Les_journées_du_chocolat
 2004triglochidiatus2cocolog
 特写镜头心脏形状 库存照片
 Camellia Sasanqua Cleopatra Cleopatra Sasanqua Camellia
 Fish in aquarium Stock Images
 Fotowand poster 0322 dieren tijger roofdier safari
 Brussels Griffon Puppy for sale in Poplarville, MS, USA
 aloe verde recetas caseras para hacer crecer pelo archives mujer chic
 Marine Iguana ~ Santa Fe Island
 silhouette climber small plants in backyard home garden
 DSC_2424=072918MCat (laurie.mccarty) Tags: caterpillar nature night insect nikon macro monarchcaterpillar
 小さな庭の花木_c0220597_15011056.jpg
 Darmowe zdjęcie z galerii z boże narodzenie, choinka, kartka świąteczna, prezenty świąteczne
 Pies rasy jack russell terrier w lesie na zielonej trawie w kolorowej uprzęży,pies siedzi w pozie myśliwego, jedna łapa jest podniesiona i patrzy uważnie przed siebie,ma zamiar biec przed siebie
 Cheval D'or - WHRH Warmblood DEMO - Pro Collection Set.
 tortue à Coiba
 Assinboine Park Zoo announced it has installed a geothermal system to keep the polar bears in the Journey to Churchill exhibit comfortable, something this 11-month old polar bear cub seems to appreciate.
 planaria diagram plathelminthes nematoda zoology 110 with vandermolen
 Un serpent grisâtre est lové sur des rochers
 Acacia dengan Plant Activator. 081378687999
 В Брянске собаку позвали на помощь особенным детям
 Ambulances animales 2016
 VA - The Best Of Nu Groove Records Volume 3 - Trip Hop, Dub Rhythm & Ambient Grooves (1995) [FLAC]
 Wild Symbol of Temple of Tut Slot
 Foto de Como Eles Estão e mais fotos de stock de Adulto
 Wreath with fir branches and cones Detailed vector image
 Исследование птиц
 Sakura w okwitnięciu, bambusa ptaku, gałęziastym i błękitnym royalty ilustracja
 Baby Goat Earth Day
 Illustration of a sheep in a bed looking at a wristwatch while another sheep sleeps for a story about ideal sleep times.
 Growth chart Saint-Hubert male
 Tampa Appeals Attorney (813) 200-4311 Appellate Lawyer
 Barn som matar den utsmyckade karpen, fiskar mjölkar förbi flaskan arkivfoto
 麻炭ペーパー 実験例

· · · · ·

Required action
Please quote the records above exactly, without skipping a line.

Reply to the exercise
Les_journées_du_chocolat
 2004triglochidiatus2cocolog
 特写镜头心脏形状 库存照片
 Camellia Sasanqua Cleopatra Cleopatra Sasanqua Camellia
 Fish in aquarium Stock Images
 Fotowand poster 0322 dieren tijger roofdier safari
 Brussels Griffon Puppy for sale in Poplarville, MS, USA
 aloe verde recetas caseras para hacer crecer pelo archives mujer chic
 Marine Iguana ~ Santa Fe Island
 silhouette climber small plants in backyard home garden
 DSC_2424=072918MCat (laurie.mccarty) Tags: caterpillar nature night insect nikon macro monarchcaterpillar
 小さな庭の花木_c0220597_15011056.jpg
 Darmowe zdjęcie z galerii z boże narodzenie, choinka, kartka świąteczna, prezenty świąteczne
 Pies rasy jack russell terrier w lesie na zielonej trawie w kolorowej uprzęży,pies siedzi w pozie myśliwego, jedna łapa jest podniesiona i patrzy uważnie przed siebie,ma zamiar biec przed siebie
 Cheval D'or - WHRH Warmblood DEMO - Pro Collection Set.
 tortue à Coiba
 Assinboine Park Zoo announced it has installed a geothermal system to keep the polar bears in the Journey to Churchill exhibit comfortable, something this 11-month old polar bear cub seems to appreciate.
 planaria diagram plathelminthes nematoda zoology 110 with vandermolen
 Un serpent grisâtre est lové sur des rochers
 Acacia dengan Plant Activator. 081378687999
 В Брянске собаку позвали на помощь особенным детям
 Ambulances animales 2016
 VA - The Best Of Nu Groove Records Volume 3 - Trip Hop, Dub Rhythm & Ambient Grooves (1995) [FLAC]
 Wild Symbol of Temple of Tut Slot
 Foto de Como Eles Estão e mais fotos de stock de Adulto
 Wreath with fir branches and cones Detailed vector image
 Исследование птиц
 Sakura w okwitnięciu, bambusa ptaku, gałęziastym i błękitnym royalty ilustracja
 Baby Goat Earth Day
 Illustration of a sheep in a bed looking at a wristwatch while another sheep sleeps for a story about ideal sleep times.
 Growth chart Saint-Hubert male
 Tampa Appeals Attorney (813) 200-4311 Appellate Lawyer
 Barn som matar den utsmyckade karpen, fiskar mjölkar förbi flaskan arkivfoto
 麻炭ペーパー 実験例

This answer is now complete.